* **WORK TASK**: Recast the rows into a Markdown table with the columns No. and Text, starting at the row that contains "Venta al por", stopping after the row that contains "Dog Flying Disc", and skipping blank lines. Include no other rows, and leave the pictures out.

[Opening DATA TO EXAMINE section]

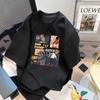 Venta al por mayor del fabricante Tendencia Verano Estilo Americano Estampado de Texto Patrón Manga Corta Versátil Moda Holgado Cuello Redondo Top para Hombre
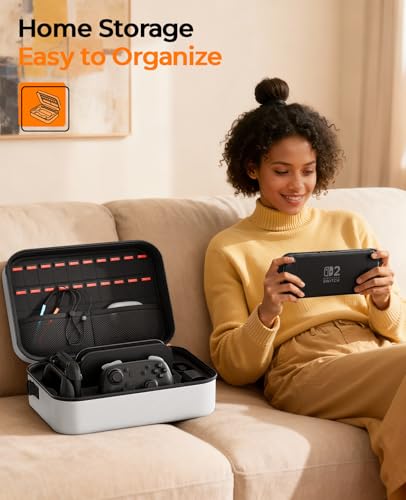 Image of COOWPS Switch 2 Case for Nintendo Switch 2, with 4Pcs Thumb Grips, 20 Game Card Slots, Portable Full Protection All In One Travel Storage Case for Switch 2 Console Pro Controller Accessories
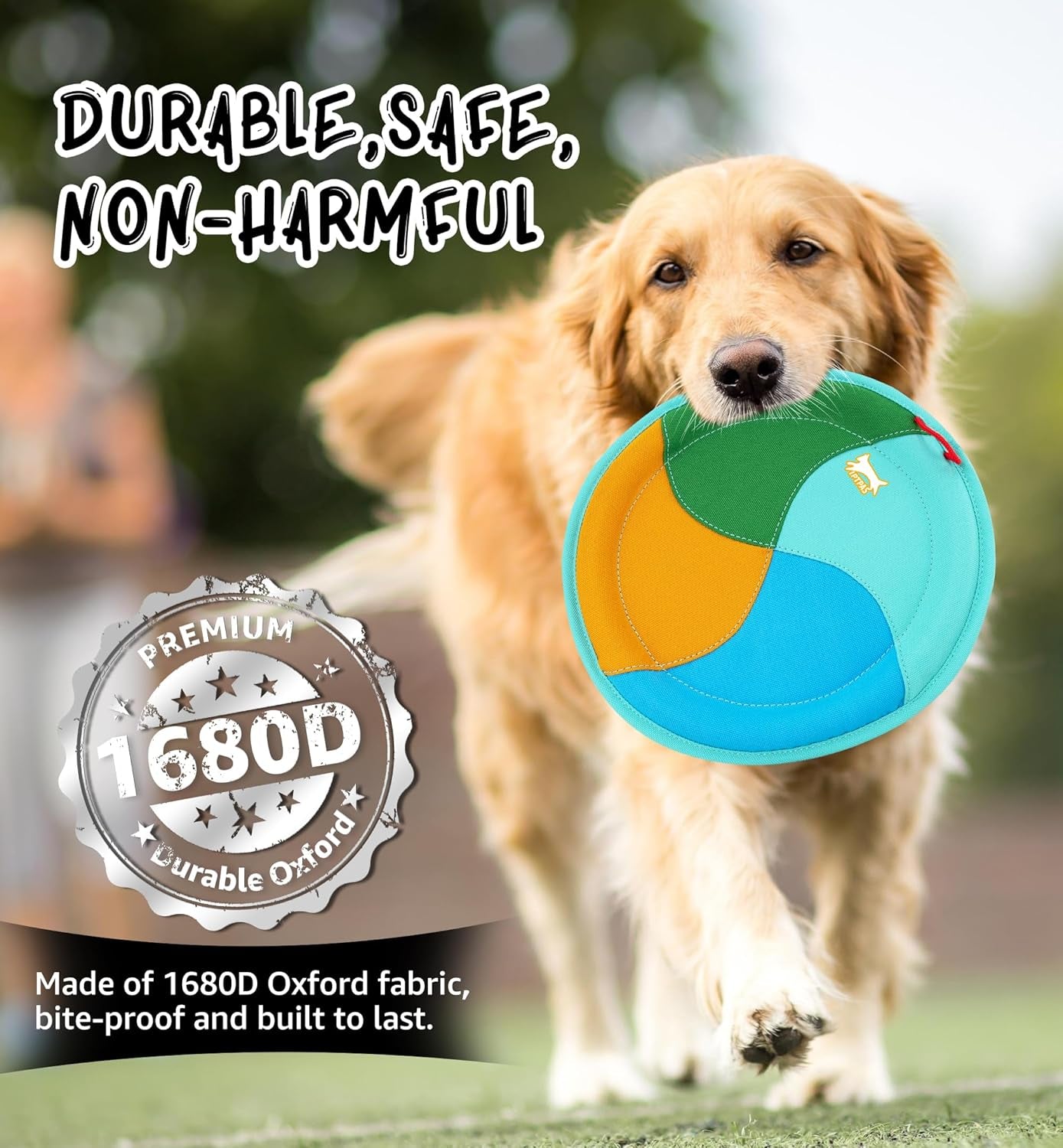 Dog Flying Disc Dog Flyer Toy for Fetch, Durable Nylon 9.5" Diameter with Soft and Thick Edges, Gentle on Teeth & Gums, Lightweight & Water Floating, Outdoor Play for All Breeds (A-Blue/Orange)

[Closing DATA TO EXAMINE section]
[Opening DATA TO EXAMINE section]

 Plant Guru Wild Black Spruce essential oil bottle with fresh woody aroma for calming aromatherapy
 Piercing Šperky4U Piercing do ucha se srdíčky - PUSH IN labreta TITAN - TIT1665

[Closing DATA TO EXAMINE section]

* **TASK RESPONSE**:
| No. | Text |
|---|---|
| 1 |  Venta al por mayor del fabricante Tendencia Verano Estilo Americano Estampado de Texto Patrón Manga Corta Versátil Moda Holgado Cuello Redondo Top para Hombre |
| 2 |  Image of COOWPS Switch 2 Case for Nintendo Switch 2, with 4Pcs Thumb Grips, 20 Game Card Slots, Portable Full Protection All In One Travel Storage Case for Switch 2 Console Pro Controller Accessories |
| 3 |  Dog Flying Disc Dog Flyer Toy for Fetch, Durable Nylon 9.5" Diameter with Soft and Thick Edges, Gentle on Teeth & Gums, Lightweight & Water Floating, Outdoor Play for All Breeds (A-Blue/Orange) |